As I realised that I needed a much smaller result to prove what I needed, I knew exactly how to prove it! It was a huge feeling of elation after a string of disappointed days. As I wrote down my proof, I realised that this tiny result could also be generalised: I’d spotted the blockage on the chainsaw, and now had the stronger result that I’d not been able to get.

I had a brief tug of war between satisfaction and frustration; thankfully satisfaction won out.

Three-and-a-half questions:
What’s the smallest meaningful result in your thesis?
What are you most satisfied or frustrated by in your research?
What’s the best bit of your thesis? Why?

Stepping back when doing research is important. Stepping back afterwards helps you grow.

How Do You Feel?

I start every workshop by asking the room how they feel about their viva. I get a range of answers. Most are centred around nervous, anxious, stress. One or two fears or terrors. A few people will say they don’t know what to feel because the viva is such an unknown. Some people just want it over and done with.

Occasionally one or two candidates will be excited: they see the viva as a chance to talk about their work with experts, or they’re looking beyond the PhD at what comes next.

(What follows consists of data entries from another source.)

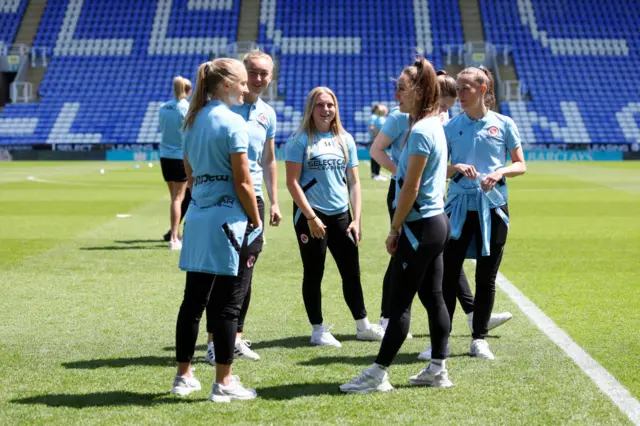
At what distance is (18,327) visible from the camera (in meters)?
7.02

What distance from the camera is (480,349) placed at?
19.9 ft

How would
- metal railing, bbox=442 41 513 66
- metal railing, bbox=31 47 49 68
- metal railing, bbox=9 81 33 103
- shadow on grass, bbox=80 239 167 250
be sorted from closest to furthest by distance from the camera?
shadow on grass, bbox=80 239 167 250 → metal railing, bbox=442 41 513 66 → metal railing, bbox=9 81 33 103 → metal railing, bbox=31 47 49 68

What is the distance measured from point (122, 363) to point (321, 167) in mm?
1934

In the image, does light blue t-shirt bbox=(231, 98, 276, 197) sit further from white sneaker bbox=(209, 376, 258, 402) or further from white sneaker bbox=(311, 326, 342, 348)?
white sneaker bbox=(209, 376, 258, 402)

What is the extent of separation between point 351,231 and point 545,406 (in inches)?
A: 85.0

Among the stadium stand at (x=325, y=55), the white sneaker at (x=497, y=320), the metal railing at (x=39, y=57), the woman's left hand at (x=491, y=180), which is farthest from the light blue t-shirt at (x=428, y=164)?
the metal railing at (x=39, y=57)

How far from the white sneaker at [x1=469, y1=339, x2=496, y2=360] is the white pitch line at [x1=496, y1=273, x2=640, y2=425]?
548 millimetres

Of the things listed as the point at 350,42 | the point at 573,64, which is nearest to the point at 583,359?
the point at 350,42

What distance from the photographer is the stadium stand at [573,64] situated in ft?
139

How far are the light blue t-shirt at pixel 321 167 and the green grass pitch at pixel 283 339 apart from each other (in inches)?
41.1

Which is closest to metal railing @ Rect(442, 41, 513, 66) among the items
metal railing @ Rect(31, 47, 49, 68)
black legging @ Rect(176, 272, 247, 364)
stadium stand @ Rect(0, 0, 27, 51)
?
metal railing @ Rect(31, 47, 49, 68)

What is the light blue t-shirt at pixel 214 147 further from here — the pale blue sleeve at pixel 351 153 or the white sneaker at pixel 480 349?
the white sneaker at pixel 480 349

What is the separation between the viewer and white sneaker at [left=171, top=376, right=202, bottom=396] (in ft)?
16.8

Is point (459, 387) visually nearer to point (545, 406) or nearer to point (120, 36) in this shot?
point (545, 406)
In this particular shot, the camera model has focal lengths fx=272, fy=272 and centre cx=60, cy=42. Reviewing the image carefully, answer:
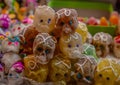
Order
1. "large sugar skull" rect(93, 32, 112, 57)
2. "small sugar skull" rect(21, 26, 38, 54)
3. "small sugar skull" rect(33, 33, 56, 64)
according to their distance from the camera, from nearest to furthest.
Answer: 1. "small sugar skull" rect(33, 33, 56, 64)
2. "small sugar skull" rect(21, 26, 38, 54)
3. "large sugar skull" rect(93, 32, 112, 57)

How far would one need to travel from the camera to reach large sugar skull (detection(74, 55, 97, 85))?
92cm

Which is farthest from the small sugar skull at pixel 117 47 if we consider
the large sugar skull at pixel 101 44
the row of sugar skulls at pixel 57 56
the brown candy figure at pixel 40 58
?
the brown candy figure at pixel 40 58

There’s no right or wrong to any of these, of course. In every case you can say, “OK, so what do I do now?” If you’re stressed, find ways to prepare and lower your stress. If you’re afraid, figure out the root cause. If the viva is an unknown to you then find out more. And so on.

So how do you feel? And what do you need to do?

Examiners Aren’t

They’re not monsters. They’re not cyborgs from the future programmed to irrevocably alter your timeline. They’ve not got a list of 101 unfair questions. They’ve not been looking through your thesis with an eye for problems and mistakes.

They’re not ninjas.

Your examiners are experienced. They’re professional. They’re interested. They’ve done the work to be prepared for your viva. You can too.

Strategy

“What’s a good strategy for answering questions in the viva?”

It’s a common question I get in workshops. I’m not sure why. I understand that people want to do well, but at the same time I wonder if it’s overthinking things too much.

You’re asked a question? Pause briefly to think, then answer.

Your viva is probably going to feel more like a discussion or conversation than anything else. If an examiner wants to know more or less then they’ll steer things. If they want to talk about something else or ask a particular question then they will. When asked a question, answer as well as you can. That’s probably all you need to have in mind for a strategy.